■ **Exercise**
Retype the data exactly, starting at the line containing "How much of" and ending at the line containing "Answer: point 293,327, point", with both of those lines included.

Excerpt from a dataset:
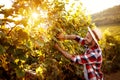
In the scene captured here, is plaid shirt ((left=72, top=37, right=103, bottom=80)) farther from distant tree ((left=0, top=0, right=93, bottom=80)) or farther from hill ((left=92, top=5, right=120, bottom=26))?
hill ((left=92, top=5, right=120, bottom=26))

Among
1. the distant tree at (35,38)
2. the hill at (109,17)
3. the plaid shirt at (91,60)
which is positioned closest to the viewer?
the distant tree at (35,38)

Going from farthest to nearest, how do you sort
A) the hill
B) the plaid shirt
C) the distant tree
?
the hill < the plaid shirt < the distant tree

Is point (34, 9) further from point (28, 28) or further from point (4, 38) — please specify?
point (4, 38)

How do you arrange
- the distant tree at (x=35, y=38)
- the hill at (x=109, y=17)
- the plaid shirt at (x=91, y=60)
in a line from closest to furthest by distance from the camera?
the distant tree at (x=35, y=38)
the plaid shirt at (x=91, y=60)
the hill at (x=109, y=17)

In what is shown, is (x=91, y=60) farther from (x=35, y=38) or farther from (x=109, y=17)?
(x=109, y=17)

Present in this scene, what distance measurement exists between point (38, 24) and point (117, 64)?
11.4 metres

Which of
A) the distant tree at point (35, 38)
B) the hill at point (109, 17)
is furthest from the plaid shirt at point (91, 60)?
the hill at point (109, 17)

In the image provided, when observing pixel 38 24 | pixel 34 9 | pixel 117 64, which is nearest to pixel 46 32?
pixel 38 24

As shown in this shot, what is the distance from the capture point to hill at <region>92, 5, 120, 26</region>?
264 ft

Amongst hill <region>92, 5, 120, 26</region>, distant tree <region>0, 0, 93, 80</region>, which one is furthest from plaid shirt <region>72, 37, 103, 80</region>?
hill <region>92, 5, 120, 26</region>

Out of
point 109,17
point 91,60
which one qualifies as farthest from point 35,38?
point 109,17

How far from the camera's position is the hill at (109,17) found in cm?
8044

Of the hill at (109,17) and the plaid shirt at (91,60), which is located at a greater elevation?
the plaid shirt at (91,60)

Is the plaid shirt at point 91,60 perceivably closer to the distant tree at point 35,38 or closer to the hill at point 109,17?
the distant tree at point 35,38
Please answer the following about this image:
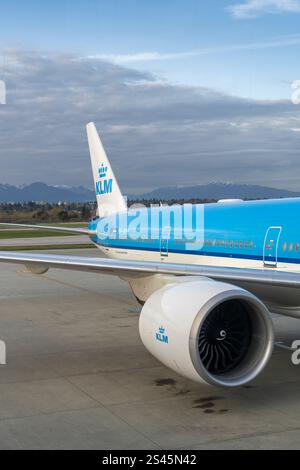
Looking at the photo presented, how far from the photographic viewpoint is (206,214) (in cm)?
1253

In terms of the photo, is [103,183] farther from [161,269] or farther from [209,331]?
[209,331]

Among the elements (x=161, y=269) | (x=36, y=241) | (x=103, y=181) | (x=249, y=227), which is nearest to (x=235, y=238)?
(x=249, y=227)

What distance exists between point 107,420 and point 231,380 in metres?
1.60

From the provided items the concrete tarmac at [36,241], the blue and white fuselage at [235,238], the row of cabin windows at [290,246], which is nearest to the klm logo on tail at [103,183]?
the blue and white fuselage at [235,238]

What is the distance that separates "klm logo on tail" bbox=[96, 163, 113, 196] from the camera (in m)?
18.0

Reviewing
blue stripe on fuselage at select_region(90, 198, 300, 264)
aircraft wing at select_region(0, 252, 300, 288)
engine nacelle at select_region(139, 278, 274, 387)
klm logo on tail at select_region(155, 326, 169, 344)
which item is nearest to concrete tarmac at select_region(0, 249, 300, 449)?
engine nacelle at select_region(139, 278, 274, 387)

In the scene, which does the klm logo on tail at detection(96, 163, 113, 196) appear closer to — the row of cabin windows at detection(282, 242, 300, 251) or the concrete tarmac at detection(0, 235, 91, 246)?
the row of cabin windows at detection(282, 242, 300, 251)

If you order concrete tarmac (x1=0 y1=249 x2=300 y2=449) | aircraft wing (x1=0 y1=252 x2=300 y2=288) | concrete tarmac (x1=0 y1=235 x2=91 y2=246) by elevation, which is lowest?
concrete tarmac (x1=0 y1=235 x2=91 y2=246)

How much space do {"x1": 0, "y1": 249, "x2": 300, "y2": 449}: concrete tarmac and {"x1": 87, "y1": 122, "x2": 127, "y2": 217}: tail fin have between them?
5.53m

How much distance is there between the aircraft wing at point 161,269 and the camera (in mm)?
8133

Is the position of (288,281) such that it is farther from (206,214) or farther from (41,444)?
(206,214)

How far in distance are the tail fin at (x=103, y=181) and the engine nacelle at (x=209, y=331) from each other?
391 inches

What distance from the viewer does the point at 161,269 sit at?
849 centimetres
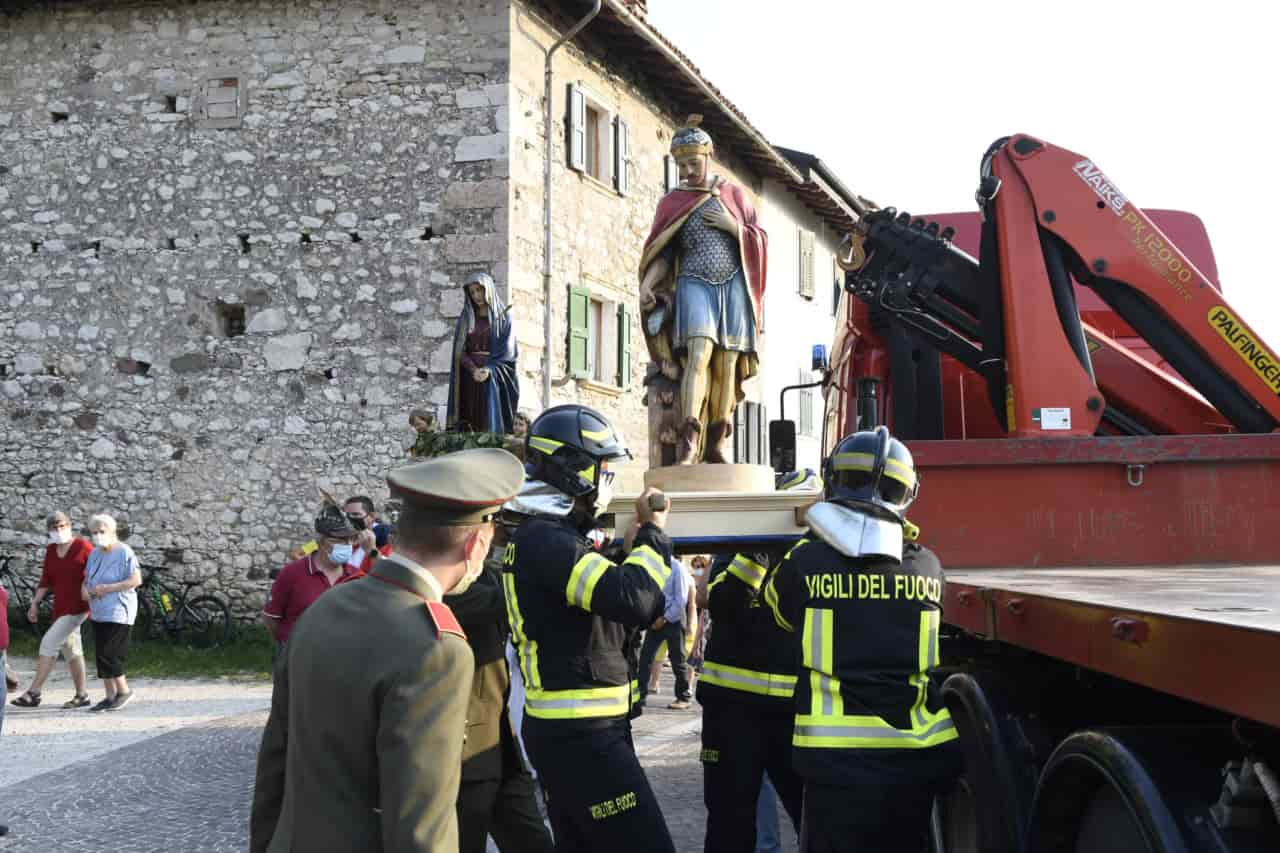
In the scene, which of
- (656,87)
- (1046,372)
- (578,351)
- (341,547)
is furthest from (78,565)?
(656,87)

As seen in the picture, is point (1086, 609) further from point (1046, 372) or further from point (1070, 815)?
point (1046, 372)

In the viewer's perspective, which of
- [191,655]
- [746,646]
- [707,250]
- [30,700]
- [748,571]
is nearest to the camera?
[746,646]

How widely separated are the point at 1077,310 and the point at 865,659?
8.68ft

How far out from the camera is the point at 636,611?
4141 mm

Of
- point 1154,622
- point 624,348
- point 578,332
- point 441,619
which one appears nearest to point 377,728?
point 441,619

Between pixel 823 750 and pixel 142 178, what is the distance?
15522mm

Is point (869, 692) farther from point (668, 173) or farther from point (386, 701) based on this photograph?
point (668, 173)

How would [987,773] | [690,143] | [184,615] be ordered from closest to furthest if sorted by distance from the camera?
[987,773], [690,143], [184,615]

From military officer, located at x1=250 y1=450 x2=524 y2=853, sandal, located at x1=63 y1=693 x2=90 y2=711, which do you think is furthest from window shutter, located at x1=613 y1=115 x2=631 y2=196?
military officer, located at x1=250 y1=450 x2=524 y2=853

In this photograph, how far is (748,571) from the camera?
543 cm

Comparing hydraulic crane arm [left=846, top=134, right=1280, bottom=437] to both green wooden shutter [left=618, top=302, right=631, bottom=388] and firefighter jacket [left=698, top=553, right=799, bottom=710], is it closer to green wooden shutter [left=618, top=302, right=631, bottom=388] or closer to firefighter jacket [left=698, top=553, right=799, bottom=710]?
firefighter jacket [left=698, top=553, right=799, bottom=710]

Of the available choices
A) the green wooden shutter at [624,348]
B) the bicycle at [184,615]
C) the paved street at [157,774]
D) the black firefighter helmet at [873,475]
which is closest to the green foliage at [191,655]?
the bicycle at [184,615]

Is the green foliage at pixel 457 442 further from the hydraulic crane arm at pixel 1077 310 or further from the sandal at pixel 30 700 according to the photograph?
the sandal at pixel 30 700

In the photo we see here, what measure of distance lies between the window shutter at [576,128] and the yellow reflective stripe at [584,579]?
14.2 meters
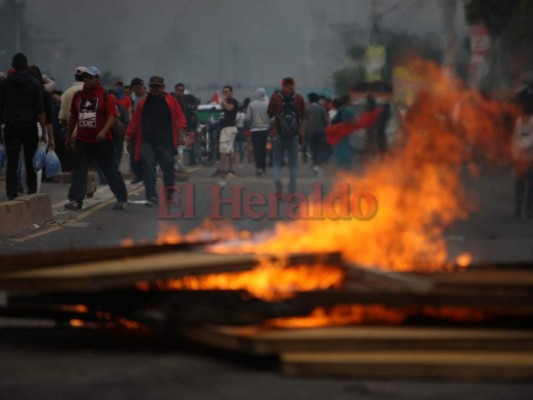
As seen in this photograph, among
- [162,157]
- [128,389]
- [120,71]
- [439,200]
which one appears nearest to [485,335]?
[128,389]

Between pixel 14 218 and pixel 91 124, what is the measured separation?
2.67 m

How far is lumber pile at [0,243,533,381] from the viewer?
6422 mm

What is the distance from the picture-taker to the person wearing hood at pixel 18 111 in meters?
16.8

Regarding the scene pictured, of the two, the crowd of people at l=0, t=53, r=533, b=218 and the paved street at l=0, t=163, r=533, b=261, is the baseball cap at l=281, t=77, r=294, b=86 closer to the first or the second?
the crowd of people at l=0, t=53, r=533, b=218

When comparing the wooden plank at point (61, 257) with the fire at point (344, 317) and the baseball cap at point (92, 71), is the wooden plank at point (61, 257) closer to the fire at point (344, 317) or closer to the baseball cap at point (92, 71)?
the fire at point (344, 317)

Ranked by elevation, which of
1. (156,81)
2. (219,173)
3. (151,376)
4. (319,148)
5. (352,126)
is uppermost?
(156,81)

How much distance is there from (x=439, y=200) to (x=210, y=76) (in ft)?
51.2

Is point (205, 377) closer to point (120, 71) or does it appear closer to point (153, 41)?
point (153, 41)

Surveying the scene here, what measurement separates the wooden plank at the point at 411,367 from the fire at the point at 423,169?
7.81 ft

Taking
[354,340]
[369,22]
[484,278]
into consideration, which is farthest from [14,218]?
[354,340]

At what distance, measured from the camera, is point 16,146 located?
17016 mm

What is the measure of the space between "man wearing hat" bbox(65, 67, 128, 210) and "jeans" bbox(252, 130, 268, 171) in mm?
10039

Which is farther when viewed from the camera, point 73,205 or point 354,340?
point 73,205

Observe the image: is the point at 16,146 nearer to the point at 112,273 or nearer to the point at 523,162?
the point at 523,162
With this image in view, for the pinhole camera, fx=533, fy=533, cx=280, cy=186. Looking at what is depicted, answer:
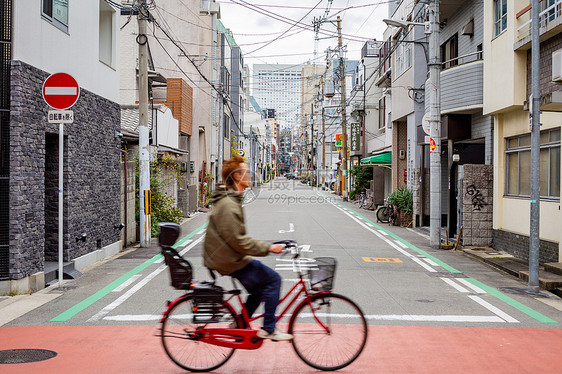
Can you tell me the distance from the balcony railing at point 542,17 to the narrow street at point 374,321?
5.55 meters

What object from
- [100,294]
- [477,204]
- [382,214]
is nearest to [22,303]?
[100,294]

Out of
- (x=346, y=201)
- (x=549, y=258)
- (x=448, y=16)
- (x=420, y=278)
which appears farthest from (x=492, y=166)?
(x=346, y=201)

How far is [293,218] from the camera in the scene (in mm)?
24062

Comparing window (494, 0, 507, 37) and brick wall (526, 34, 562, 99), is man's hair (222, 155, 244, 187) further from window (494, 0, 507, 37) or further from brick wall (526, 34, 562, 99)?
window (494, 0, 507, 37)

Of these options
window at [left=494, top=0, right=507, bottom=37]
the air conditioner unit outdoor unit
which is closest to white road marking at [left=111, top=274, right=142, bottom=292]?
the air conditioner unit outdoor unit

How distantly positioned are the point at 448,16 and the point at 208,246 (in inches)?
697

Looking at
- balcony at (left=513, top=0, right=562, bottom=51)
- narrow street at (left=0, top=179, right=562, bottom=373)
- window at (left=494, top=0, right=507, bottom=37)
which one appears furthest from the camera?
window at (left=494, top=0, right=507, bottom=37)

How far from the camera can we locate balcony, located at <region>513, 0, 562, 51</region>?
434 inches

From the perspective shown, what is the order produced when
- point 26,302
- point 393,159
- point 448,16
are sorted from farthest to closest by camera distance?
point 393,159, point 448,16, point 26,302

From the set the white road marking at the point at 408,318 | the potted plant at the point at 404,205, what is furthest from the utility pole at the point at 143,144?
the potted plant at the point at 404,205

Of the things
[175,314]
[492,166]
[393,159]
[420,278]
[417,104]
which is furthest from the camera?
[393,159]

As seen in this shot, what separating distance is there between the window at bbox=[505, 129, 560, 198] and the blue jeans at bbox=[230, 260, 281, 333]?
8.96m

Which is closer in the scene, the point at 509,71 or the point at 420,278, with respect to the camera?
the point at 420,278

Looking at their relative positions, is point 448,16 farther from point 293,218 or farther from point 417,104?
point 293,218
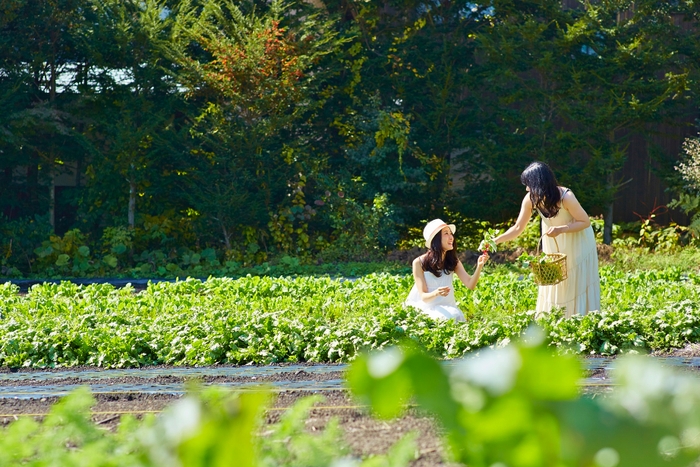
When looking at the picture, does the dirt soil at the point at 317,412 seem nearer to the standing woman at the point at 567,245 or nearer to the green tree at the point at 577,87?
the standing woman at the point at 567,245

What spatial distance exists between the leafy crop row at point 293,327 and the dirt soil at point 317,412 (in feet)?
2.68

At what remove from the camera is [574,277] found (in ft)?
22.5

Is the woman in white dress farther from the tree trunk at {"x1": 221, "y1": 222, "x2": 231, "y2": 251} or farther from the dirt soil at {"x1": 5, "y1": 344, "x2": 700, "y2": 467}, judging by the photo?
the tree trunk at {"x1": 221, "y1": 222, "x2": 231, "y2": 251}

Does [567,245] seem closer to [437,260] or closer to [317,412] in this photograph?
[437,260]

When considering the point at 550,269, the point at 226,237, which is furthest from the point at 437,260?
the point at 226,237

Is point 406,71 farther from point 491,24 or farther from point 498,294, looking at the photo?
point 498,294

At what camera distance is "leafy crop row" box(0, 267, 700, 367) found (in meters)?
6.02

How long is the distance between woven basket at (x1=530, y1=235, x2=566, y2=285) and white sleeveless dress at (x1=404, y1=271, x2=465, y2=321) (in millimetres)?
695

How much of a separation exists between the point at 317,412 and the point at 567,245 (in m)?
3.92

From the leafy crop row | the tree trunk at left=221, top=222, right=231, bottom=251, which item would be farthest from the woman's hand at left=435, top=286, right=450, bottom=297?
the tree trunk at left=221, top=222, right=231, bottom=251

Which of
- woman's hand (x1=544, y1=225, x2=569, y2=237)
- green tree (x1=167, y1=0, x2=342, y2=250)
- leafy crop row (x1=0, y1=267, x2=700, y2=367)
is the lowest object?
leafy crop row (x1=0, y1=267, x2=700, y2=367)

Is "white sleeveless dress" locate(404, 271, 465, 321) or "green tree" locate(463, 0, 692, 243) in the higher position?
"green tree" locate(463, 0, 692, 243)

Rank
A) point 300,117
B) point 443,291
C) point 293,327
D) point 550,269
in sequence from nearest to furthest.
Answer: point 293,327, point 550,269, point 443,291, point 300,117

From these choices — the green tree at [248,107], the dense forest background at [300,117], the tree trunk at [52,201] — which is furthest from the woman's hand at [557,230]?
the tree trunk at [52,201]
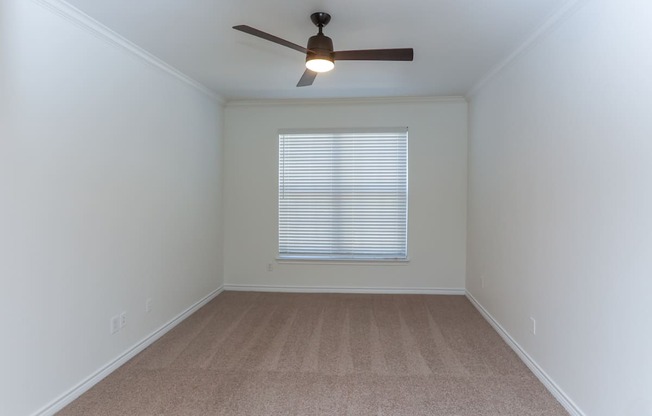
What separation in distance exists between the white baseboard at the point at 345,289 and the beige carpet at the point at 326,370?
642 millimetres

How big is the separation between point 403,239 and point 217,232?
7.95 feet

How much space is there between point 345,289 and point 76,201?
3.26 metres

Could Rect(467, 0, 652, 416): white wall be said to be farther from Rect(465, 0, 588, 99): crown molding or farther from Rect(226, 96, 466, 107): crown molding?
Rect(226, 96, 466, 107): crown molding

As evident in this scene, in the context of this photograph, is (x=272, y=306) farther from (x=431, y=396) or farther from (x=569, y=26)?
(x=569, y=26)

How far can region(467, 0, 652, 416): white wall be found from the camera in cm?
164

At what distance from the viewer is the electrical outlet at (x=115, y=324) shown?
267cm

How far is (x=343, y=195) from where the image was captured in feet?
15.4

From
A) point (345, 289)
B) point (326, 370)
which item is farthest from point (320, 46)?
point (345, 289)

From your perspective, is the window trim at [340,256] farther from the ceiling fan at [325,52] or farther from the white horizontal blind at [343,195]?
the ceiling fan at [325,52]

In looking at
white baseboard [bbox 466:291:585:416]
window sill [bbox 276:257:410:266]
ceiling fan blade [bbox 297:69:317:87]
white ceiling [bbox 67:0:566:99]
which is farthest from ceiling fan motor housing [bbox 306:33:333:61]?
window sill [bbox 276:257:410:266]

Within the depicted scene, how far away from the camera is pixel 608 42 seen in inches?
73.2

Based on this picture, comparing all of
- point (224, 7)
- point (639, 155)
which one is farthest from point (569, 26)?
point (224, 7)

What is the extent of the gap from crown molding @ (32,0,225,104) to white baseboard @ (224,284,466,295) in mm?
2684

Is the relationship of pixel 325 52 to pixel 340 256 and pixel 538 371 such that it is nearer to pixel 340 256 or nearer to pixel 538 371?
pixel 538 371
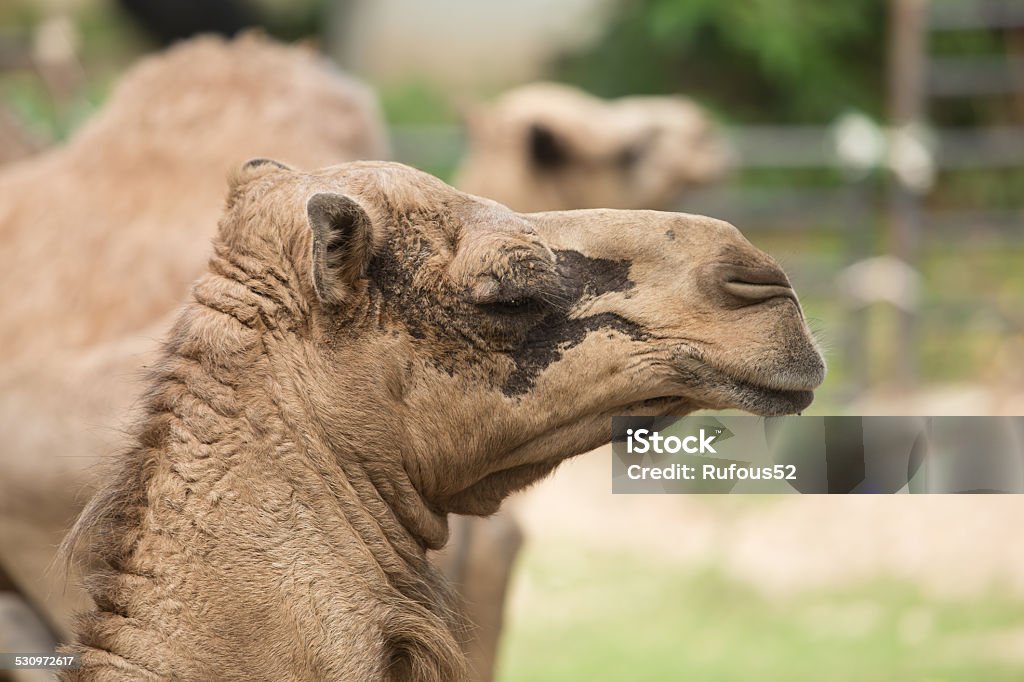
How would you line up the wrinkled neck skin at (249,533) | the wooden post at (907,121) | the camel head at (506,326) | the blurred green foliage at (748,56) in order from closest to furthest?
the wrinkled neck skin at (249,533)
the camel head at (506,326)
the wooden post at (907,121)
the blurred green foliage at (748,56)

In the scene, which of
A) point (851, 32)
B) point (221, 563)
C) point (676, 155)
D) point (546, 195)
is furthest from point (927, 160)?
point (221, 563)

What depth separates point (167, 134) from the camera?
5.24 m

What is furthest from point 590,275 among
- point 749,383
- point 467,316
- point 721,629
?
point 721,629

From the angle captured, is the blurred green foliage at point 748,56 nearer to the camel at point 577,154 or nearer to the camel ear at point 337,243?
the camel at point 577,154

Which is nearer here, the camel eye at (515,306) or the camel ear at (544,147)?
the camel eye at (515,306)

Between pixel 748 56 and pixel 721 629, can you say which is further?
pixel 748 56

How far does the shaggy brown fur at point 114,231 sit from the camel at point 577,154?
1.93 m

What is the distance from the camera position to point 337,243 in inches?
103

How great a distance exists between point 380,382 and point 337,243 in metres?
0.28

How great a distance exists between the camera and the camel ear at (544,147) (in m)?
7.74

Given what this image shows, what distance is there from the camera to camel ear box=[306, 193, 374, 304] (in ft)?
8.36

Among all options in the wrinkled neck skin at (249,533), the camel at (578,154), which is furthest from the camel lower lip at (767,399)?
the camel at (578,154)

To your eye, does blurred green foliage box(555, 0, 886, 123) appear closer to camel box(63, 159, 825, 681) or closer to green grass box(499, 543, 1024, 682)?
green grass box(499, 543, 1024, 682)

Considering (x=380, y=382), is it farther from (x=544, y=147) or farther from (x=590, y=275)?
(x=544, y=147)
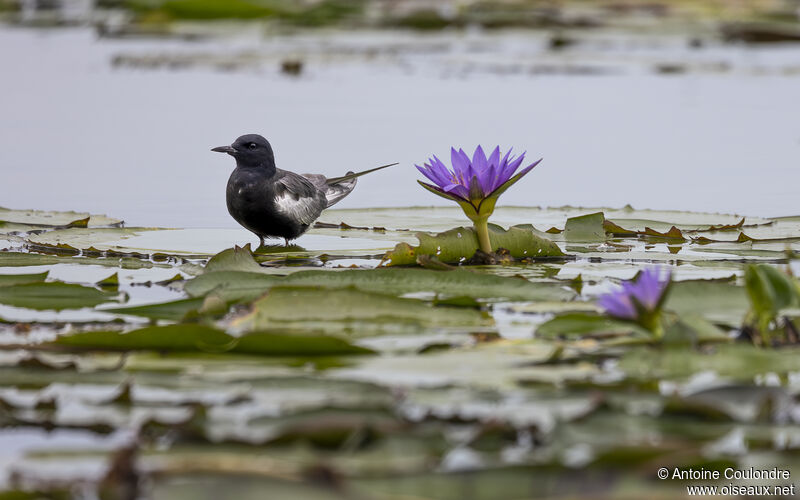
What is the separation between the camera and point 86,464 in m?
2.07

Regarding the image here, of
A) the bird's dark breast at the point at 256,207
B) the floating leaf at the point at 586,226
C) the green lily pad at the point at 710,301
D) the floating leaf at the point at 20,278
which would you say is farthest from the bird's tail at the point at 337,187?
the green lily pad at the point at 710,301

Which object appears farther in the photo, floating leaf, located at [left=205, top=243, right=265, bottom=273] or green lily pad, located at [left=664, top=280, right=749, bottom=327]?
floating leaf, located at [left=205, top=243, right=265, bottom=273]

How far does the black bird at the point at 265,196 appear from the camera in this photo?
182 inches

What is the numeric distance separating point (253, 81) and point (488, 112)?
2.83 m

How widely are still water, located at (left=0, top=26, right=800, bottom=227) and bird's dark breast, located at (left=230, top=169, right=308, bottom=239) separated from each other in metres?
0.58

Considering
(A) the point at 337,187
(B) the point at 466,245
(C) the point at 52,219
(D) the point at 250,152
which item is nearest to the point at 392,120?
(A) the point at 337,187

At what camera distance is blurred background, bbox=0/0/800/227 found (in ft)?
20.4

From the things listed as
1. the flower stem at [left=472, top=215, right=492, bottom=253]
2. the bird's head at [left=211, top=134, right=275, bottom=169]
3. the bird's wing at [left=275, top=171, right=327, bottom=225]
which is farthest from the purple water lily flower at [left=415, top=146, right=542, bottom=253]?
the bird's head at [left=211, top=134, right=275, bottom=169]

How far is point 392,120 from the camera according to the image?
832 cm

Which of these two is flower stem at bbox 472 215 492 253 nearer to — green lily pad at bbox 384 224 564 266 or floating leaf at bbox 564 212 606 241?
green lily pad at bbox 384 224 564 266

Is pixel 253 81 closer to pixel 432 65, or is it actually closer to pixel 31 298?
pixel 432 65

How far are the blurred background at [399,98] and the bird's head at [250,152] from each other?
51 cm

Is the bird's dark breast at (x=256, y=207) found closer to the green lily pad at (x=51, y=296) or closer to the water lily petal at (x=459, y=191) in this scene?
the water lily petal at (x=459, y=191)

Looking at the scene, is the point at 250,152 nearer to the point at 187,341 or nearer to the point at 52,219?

■ **Response below**
How much of a separation exists between the point at 317,412 and the point at 567,245 (in m)?
3.92

From the leafy crop row | the tree trunk at left=221, top=222, right=231, bottom=251, which item would be farthest from the woman's hand at left=435, top=286, right=450, bottom=297?
the tree trunk at left=221, top=222, right=231, bottom=251

Which of
- woman's hand (x1=544, y1=225, x2=569, y2=237)
- green tree (x1=167, y1=0, x2=342, y2=250)
- leafy crop row (x1=0, y1=267, x2=700, y2=367)
is the lowest object?
leafy crop row (x1=0, y1=267, x2=700, y2=367)

Is "white sleeveless dress" locate(404, 271, 465, 321) or "green tree" locate(463, 0, 692, 243) in the higher position?
"green tree" locate(463, 0, 692, 243)

Rank
A) point 300,117
B) point 443,291
C) point 293,327
D) point 550,269
in sequence from nearest to furthest.
Answer: point 293,327, point 550,269, point 443,291, point 300,117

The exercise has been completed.